Copy out all of the lines below exactly; the pictures do not belong in the copy.

___

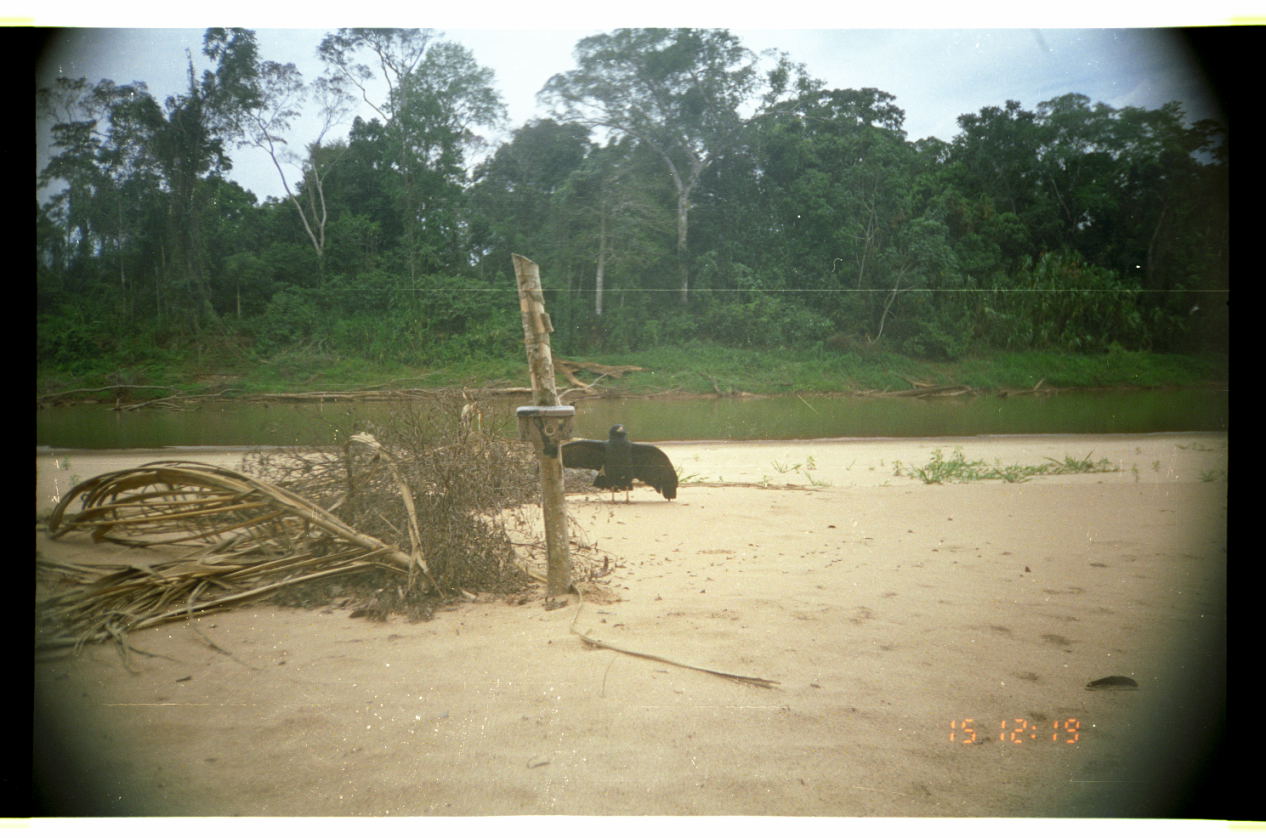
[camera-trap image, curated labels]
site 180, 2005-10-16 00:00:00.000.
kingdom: Animalia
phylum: Chordata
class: Aves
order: Accipitriformes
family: Accipitridae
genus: Buteogallus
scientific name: Buteogallus urubitinga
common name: great black hawk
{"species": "Buteogallus urubitinga (great black hawk)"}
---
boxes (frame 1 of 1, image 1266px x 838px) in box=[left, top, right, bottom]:
buteogallus urubitinga: box=[559, 423, 678, 505]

___

Completed exercise>
[camera-trap image, curated labels]
site 180, 2005-10-16 00:00:00.000.
kingdom: Animalia
phylum: Chordata
class: Aves
order: Accipitriformes
family: Accipitridae
genus: Buteogallus
scientific name: Buteogallus urubitinga
common name: great black hawk
{"species": "Buteogallus urubitinga (great black hawk)"}
---
boxes (frame 1 of 1, image 1266px x 838px) in box=[left, top, right, bottom]:
buteogallus urubitinga: box=[559, 423, 678, 505]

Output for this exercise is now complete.